Saved data entries
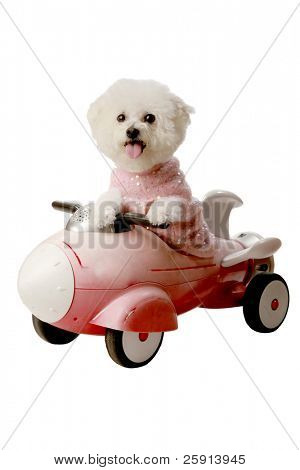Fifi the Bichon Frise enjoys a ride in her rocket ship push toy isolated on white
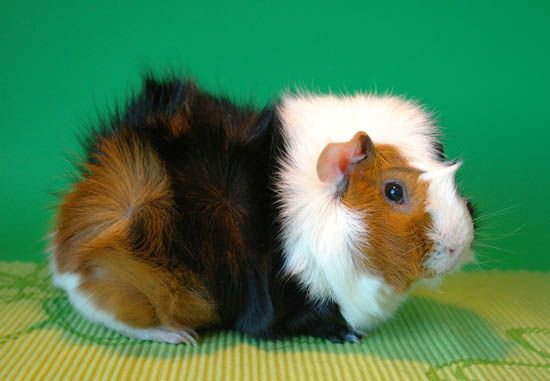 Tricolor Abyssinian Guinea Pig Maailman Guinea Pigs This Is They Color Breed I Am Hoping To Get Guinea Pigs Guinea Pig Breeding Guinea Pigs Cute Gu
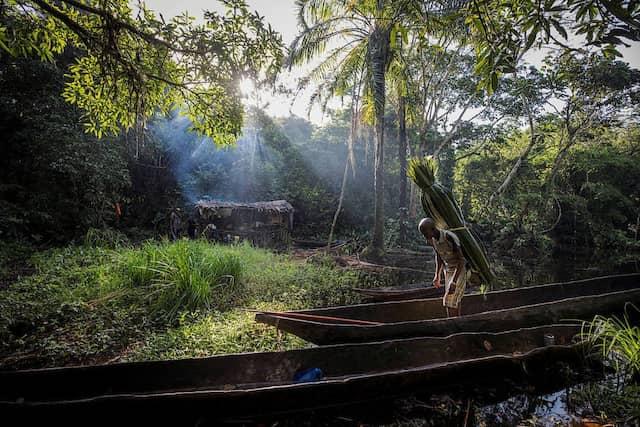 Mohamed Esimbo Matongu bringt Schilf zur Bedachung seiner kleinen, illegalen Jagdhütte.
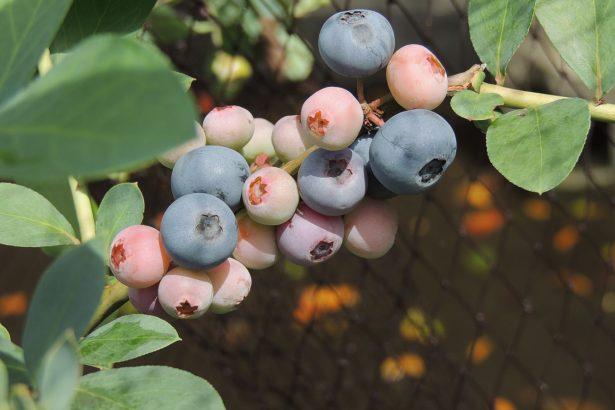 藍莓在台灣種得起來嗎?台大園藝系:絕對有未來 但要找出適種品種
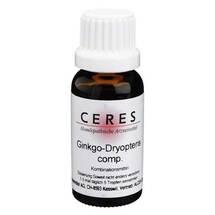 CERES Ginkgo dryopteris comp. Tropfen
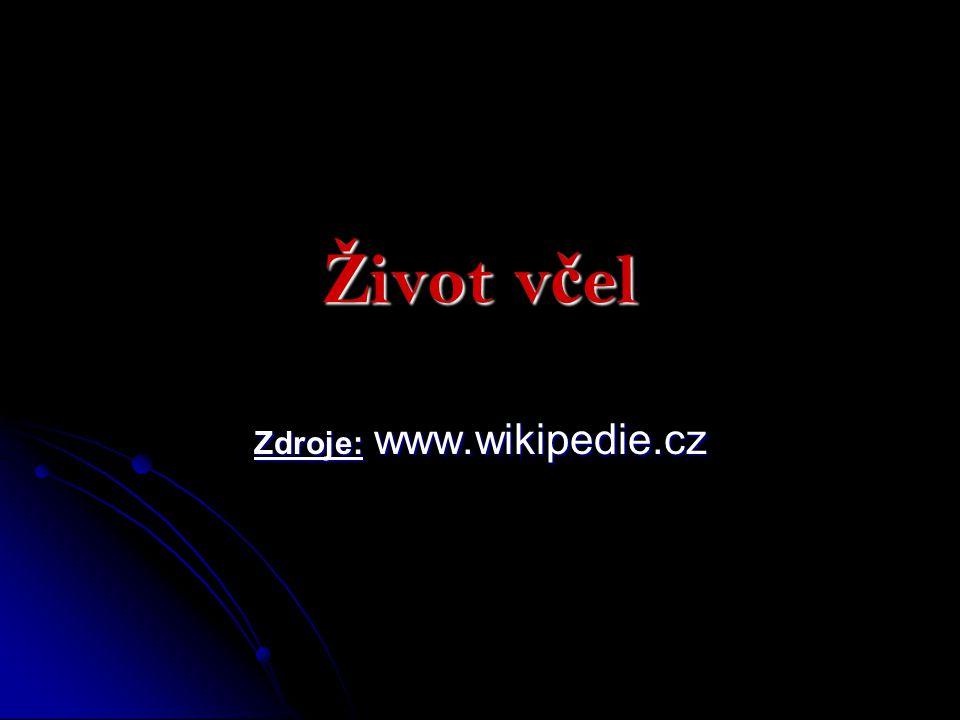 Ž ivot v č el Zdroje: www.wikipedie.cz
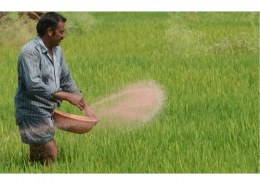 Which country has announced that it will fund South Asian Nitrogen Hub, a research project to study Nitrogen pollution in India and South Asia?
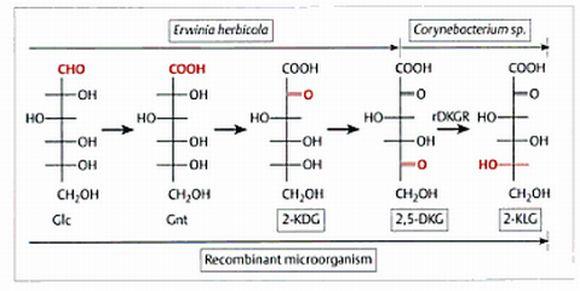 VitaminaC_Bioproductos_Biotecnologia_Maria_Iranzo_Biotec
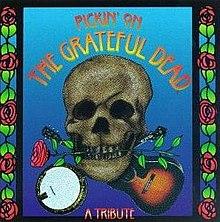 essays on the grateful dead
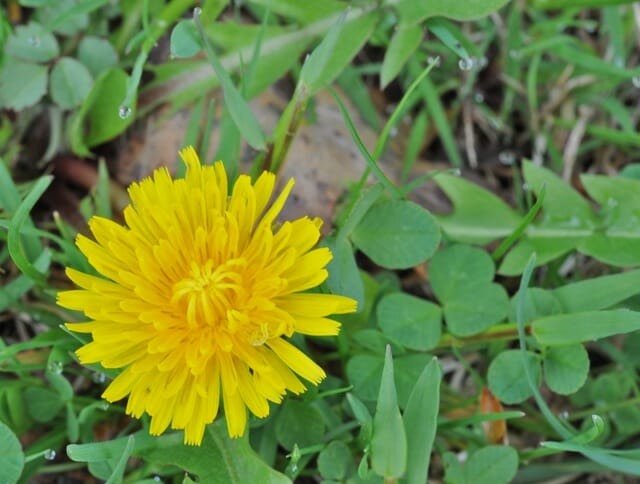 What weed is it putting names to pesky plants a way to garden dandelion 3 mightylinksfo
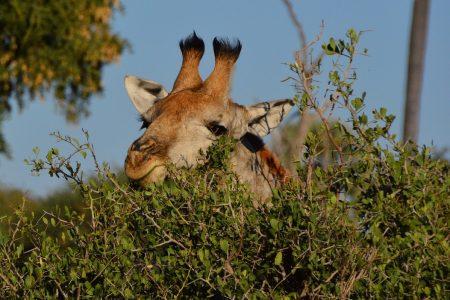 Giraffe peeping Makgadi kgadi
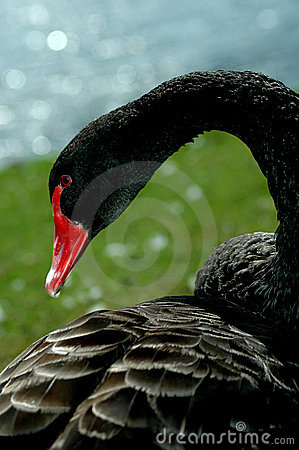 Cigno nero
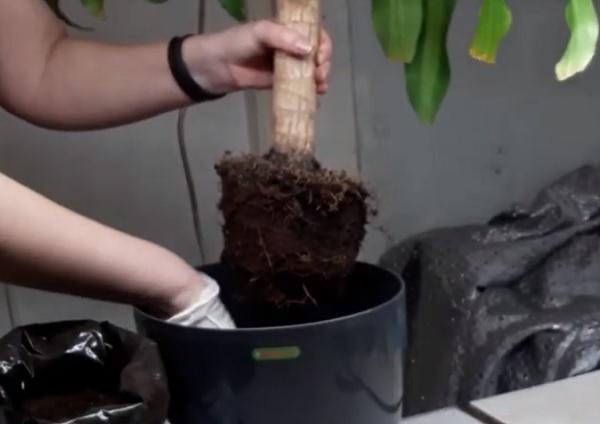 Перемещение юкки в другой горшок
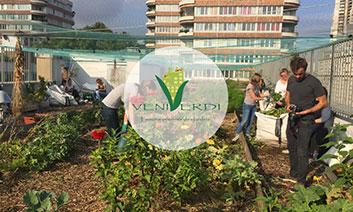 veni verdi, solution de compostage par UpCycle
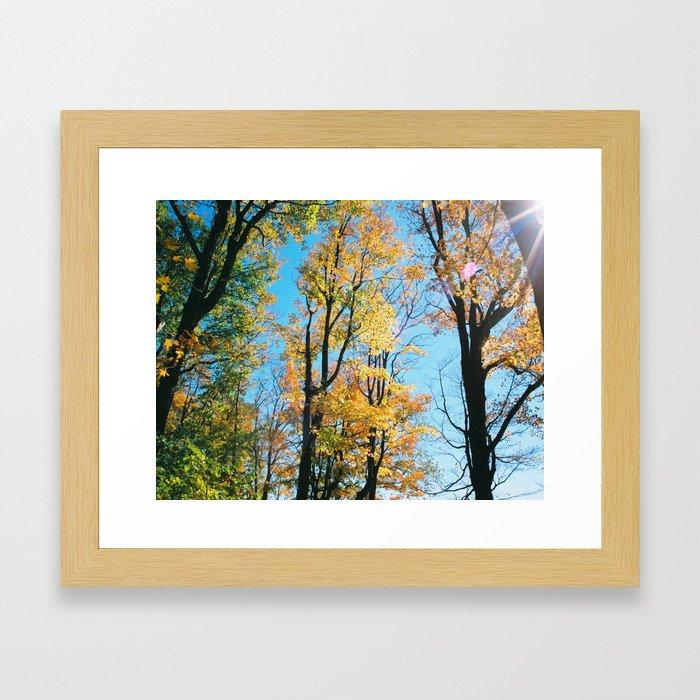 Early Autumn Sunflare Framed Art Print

...

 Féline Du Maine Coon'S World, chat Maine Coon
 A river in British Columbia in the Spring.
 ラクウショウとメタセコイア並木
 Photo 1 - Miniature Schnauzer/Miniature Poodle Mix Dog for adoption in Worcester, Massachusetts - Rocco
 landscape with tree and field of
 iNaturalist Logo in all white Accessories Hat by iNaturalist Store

TASK OBJECTIVE
Take the line above containing "landscape with tree and field of", the line containing "iNaturalist Logo in", and all lines in between, and copy them exactly without anything else.

WRITTEN SOLUTION
 landscape with tree and field of
 iNaturalist Logo in all white Accessories Hat by iNaturalist Store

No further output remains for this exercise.